Another concern weighing on public health officials is the specter of antibiotic resistance. When antibiotics are used frequently, bacteria can evolve to survive them—a phenomenon that threatens the effectiveness of these drugs across medicine. Luís noted that repeated use of doxycycline could allow some bacteria to develop resistance to the medication, a genuine public health risk. For this reason, international guidelines recommend that DoxiPEP be used only by specific populations and under the supervision of healthcare providers, not as a casual, over-the-counter option.

The two infections DoxiPEP targets are common and consequential. Syphilis, caused by the bacterium Treponema pallidum, often begins with a painless sore in the genital area, anus, or mouth. Left untreated, it can progress to damage the heart and nervous system. Chlamydia, caused by Chlamydia trachomatis, frequently produces no symptoms at all, which is part of what makes it dangerous—people can transmit it without knowing they're infected. When symptoms do appear, they include genital discharge, pain during urination, and pelvic pain. Over time, untreated chlamydia can lead to infertility and pelvic inflammatory disease.

The rollout of DoxiPEP represents a shift in how Brazil approaches sexual health prevention. Rather than relying solely on condoms, testing, and treatment after diagnosis, the public health system is now offering a pharmaceutical intervention designed to stop infection before it takes hold.
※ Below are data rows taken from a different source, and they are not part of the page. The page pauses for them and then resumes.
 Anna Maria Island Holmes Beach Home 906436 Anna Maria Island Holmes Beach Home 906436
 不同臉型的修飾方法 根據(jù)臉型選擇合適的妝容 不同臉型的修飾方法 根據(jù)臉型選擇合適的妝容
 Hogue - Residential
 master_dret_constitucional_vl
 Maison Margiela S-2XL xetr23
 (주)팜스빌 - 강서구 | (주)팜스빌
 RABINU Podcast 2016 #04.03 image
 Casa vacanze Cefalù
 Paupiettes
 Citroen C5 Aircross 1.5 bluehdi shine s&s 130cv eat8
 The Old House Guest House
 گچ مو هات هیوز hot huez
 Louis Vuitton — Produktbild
The next six months will determine how effectively states and municipalities can integrate this new tool into existing health infrastructure and how well they can reach the populations most likely to benefit from it.
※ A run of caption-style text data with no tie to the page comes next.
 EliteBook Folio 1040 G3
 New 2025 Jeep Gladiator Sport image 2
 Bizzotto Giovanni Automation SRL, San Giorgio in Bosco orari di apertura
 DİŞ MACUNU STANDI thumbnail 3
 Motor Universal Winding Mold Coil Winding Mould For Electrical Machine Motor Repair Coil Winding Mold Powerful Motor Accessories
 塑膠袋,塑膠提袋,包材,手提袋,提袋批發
This doesn't mean anything goes. The medication doesn't protect against all sexually transmitted infections, doesn't prevent pregnancy, and doesn't replace condoms, PrEP for HIV, vaccines, or regular testing.
— Hilton Luís, infectologist
Using antibiotics repeatedly can cause bacteria to develop resistance to the medication, a genuine public health risk.
— Hilton Luís, infectologist
La Conversación del Hearth Otra perspectiva de la historia
Inventor

Why did the Health Ministry decide to authorize this particular drug for this particular use right now?

Model

The decision is based on clinical evidence showing that doxycycline, taken quickly after exposure, genuinely prevents some bacterial infections from establishing themselves. But it's also a response to epidemiology—syphilis and chlamydia rates have been rising in specific populations, and the ministry wanted to offer another option beyond condoms and testing.

Inventor

Who exactly can access it?

Model

Men who have sex with men, gay and bisexual men, and transgender women. The ministry identified these groups as having higher infection rates and therefore higher need. People with HIV can use it too, as can people without HIV.

Inventor

Does it work?

Model

For syphilis, yes—77 to 88 percent effective. For chlamydia, about 65 percent. Gonorrhea is lower, around 54 percent. But those numbers matter only if someone takes it within 72 hours of exposure.

Inventor

So people will just stop using condoms?

Model

That's what experts worried about, but research from other countries suggests it doesn't happen. People feel safer, but they don't dramatically change their behavior. The real concern is something else: using antibiotics this way, repeatedly, could create resistant bacteria.

Inventor

Resistant to what?

Model

To doxycycline itself. If bacteria encounter the drug often enough, they evolve to survive it. Then the drug stops working for anyone—not just for this prevention strategy, but for treating actual infections too.

Inventor

So this could backfire?

Model

Only if it's misused—if it becomes casual or widespread without medical oversight. That's why guidelines say it should be targeted, supervised, and part of a larger prevention strategy that still includes condoms and regular testing.